Sunday, September 30, 2012

Racing through my senior year

School is back in session!  Call me a nerd, but I love starting a new term at school, especially when it's my second to last before graduation.  This term I am taking courses on Personality, Medical Sociology, and the Surface of the Earth.  My medical sociology class this week was pretty interesting and eye opening.  For the first week, we were tasked with reading selections that identify the discrepancies in the health care system for minorities, the under educated, and low SES individuals.  From my readings, as well as life experience, it is very clear to me that racism is both alive and well.  One of my classmates, however, disagrees.

Essentially, his thoughts on the subject are rooted in unacknowledged white privilege.  He says:

The chapter also talks about how blacks tend to have more health problems then whites, inferring that the reason is racism, which i don't agree with, i think its paranoia, because racism is really more of an American issue. Racism really is not noticed in other countries, and even in Africa, white people are the minority, and yet, their life expectancy and health problems are still less. So where is the books explanation for that? I think blacks poor health compared to whites is merely a genetic factor. Blacks tend to be taller then whites, and they tend to be more physically fit. Race just seems to have different health patterns, and it has nothing to do with racism, unless they have anxiety from their paranoia.

So as a white woman who has lived in the south and witnessed racism around her her entire life, I'm just paranoid and it doesn't indeed exist?  Excuse me for just a second while I bang my motherfucking lily white head against the wall.  I grew up in the minority in my predominantly black town yet STILL witnessed racism  toward African-Americans on an almost daily basis.  Most neighborhoods in my hometown are completely segregated still.  The local private school serves merely to be a place of refuge for kids whose parents are afraid of black folk.  Many a conversation could be started with the phrase, "I'm not racist, but..."

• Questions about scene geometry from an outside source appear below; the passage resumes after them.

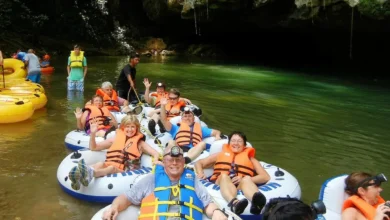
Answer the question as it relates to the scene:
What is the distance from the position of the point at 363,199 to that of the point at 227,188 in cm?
133

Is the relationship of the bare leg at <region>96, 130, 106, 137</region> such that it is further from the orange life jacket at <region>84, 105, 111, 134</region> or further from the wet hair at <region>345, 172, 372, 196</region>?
the wet hair at <region>345, 172, 372, 196</region>

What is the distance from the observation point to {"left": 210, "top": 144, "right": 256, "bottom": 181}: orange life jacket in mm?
4641

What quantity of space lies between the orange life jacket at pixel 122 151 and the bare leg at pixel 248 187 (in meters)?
1.35

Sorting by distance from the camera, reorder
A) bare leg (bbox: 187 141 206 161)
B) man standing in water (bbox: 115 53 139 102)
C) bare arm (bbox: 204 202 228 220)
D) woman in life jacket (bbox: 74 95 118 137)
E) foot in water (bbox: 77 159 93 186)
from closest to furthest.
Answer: bare arm (bbox: 204 202 228 220) < foot in water (bbox: 77 159 93 186) < bare leg (bbox: 187 141 206 161) < woman in life jacket (bbox: 74 95 118 137) < man standing in water (bbox: 115 53 139 102)

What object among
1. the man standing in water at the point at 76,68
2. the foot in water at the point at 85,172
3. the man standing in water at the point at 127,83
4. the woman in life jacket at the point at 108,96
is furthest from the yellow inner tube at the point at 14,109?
the foot in water at the point at 85,172

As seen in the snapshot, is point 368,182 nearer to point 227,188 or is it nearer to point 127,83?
point 227,188

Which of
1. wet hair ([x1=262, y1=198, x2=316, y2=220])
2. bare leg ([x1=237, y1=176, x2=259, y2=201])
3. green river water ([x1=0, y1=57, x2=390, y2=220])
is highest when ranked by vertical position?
wet hair ([x1=262, y1=198, x2=316, y2=220])

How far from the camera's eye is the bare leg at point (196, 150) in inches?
212

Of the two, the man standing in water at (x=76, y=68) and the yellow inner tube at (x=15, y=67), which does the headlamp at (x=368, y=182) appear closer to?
the man standing in water at (x=76, y=68)

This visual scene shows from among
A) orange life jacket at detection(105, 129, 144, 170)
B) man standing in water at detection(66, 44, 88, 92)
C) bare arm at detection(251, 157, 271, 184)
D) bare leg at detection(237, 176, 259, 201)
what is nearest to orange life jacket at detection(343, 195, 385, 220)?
bare leg at detection(237, 176, 259, 201)

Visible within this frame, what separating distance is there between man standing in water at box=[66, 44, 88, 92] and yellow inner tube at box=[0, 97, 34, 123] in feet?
10.3

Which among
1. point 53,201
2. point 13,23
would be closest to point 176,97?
point 53,201

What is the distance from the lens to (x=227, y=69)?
18703 millimetres

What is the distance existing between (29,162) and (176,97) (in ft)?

Remember those long ago reports of some schools in the South having both a black and white prom queen?  We were one of them.  White parents would get so outraged that their children were in the minority that they forced school officials to set a policy that everything be equally racially divided.  I tried out for cheerleading in the 9th grade and made it.  Not because I was good, no.  I was an overweight brainiac just looking for something to do.  I made the squad, however, because I'm white.  I hear complaints about affirmative action and giving jobs to less qualified people because of their skin color and it always reminds me of making the cheerleading squad explicitly because there was a quota to be met of white students, so that the white kids whose parents didn't have enough money to send them to the all white school would have guaranteed spots in sports and positions of school leadership that they would otherwise most likely not have because the white people were the minority.  How is this at all any different than affirmative action programs that these same white townspeople so vehemently oppose?

See?  There I am being all cheerleader-y and stuff.

So my classmate also says that "Racism is really more of an American issue."  Really, bud?  Tell that to the millions of Jews who were killed during World War II.  Tell it to Australians who are happy to accept American foreign investments, but turn their noses up at potential Chinese and Middle East investors.  What about the Dalits in India?  Greece being touted as one of the most racist countries in the EU?

Racism is not a uniquely American cultural phenomenon, as my classmate implied.  Just as classism and sexism occur in most societies in some form, racism is everywhere.  To sit and say otherwise would make you a fucking moron.  I said it:  You are a fucking moron if you do not believe that racism exists worldwide, and in the United States in the form of discrimination against African Americans and other ethnic minorities by the majority group, institutional policies, educational systems, mortgage companies, and on and on.

Now that I've gotten that out of the way, wish me luck for the upcoming term in which I try my hardest to not call someone a fucking moron while they are being a fucking moron.